*** Opening of Source text ***
# My first layout 10'x6' Ho scale



## MJP147 (Jan 8, 2015)

This my first time building a model railroad. My 7 year old son and I, is doing it together. The layout is 10'x 6' and Ho scale. We're building it in sections. First section is 6'x3', the second is 4'x2', third is 6'x3' and the fourth is 4'x2'. 
Here's the first two sections.


----------



## MJP147 (Jan 8, 2015)

First building we built. New River Mining Company.


----------



## Magic (Jan 28, 2014)

You're off to a good start, Good to see a father son project. 
Mining Co. looks good.

Magic


----------



## MJP147 (Jan 8, 2015)

Thanks. I appreciate the feed back


----------



## Shadowplayer (Oct 31, 2014)

Man, you guys are going all out. 

Cant wait to see more!


----------



## cosmos2002 (Jun 14, 2007)

Very pro approach. The baseboard alone tells the story. Please keep us posted with progress.


----------



## MJP147 (Jan 8, 2015)

Thanks guys. I'll post more updates as we work on it more


----------



## doorman29 (Dec 15, 2013)

Looking good!


----------



## Fire21 (Mar 9, 2014)

Looks like a great start. I agree with Magic...it's always good to see father and son/daughter/wife projects. It's so cool to have the whole family interested in and contributing to the layout. Best of luck as you progress!


----------
*** Close of Source text ***
*** Opening of Information provided ***
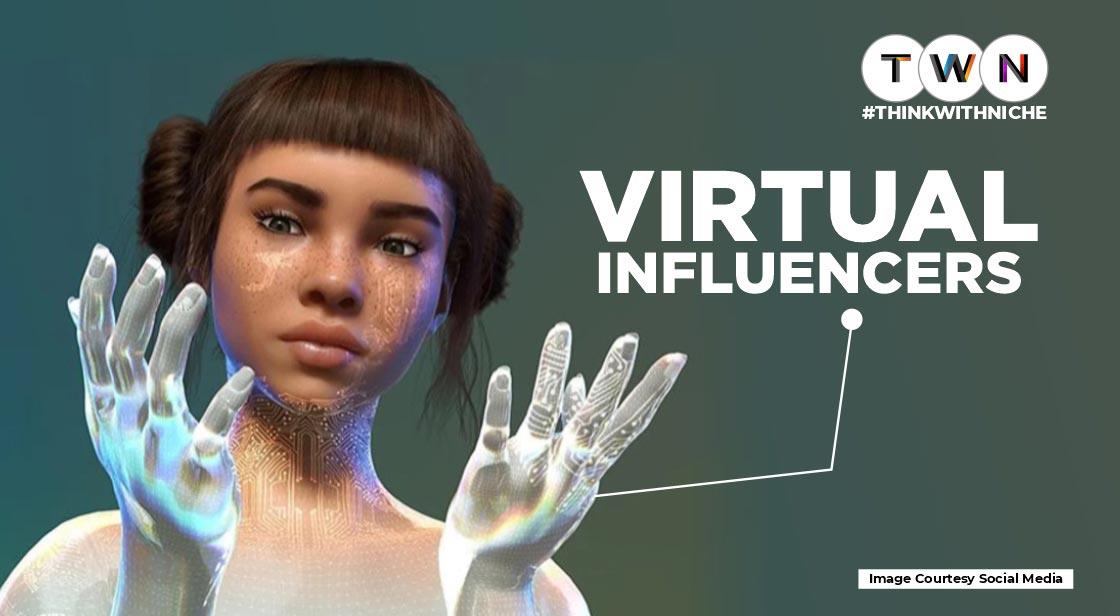 The Future of Brand Marketing: Virtual Influencers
*** Close of Information provided ***
— Questions —
- A) Repeat word for word the stretch of the forum thread from "First building we" through "Co. looks good.".
- B) Using the forum thread, decide whether each statement agrees with it, answering yes or no and quoting the deciding words: (i) The first section of the layout measures 6'x3'. (ii) The first building built for the layout was a train station. (iii) Shadowplayer wrote that the baseboard alone tells the story.

— Exercise results —
- A)
First building we built. New River Mining Company.


----------



## Magic (Jan 28, 2014)

You're off to a good start, Good to see a father son project. 
Mining Co. looks good.

- B)
(i) Yes: "First section is 6'x3'"
(ii) No: "First building we built. New River Mining Company."
(iii) No: "The baseboard alone tells the story" was posted by cosmos2002. Shadowplayer wrote "Man, you guys are going all out."